:: DATA FOR REVIEW ::
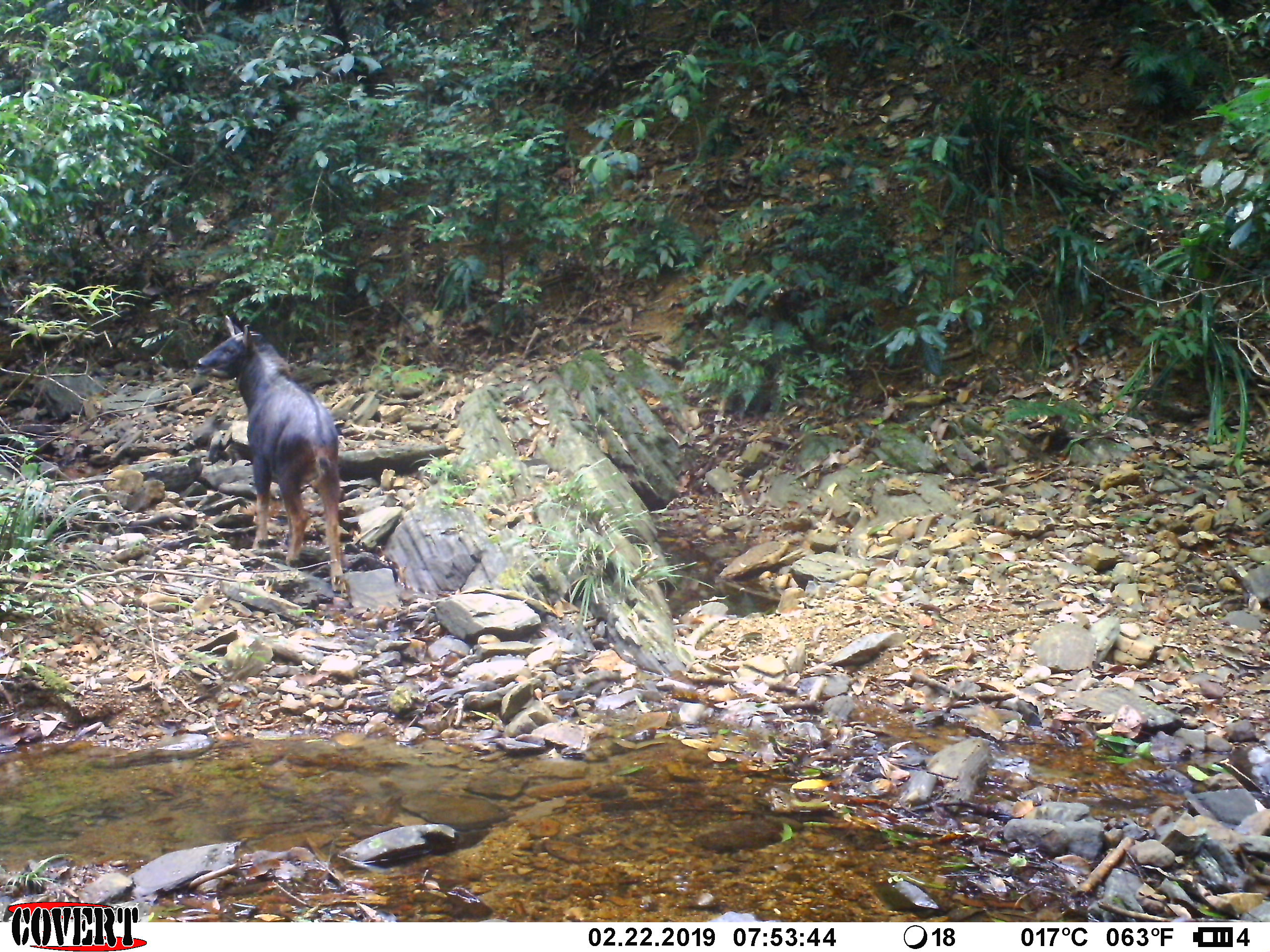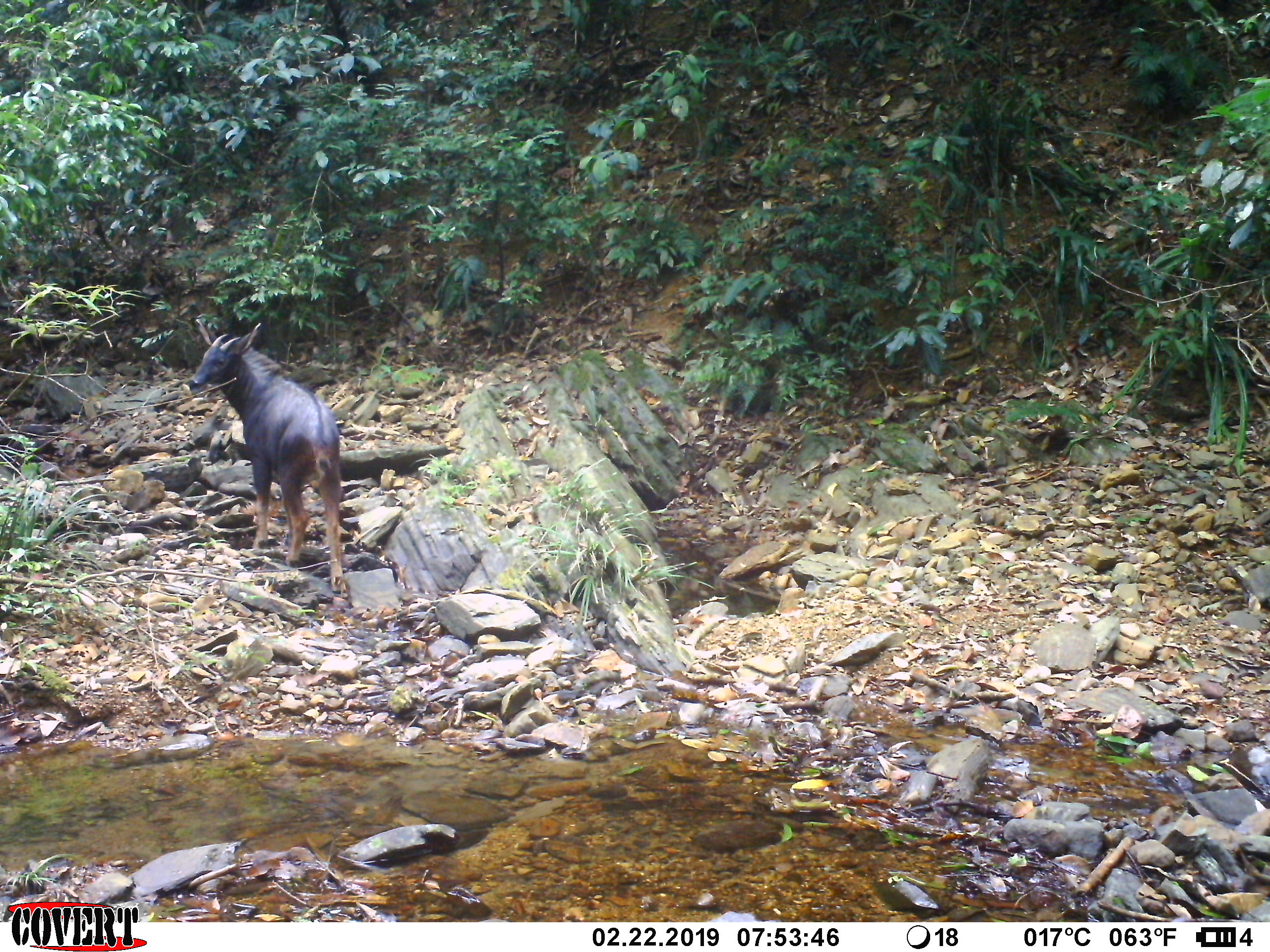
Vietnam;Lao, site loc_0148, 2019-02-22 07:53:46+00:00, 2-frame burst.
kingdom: Animalia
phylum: Chordata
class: Mammalia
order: Artiodactyla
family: Bovidae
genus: Capricornis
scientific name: Capricornis sumatraensis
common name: chinese serow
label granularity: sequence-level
:::
[EXERCISE BRIEF] Both ends count here. Reproduce exactly the lines from the one containing "order: Artiodactyla" through the end of the listing.

[EXERCISE ANSWER]
order: Artiodactyla
family: Bovidae
genus: Capricornis
scientific name: Capricornis sumatraensis
common name: chinese serow
label granularity: sequence-level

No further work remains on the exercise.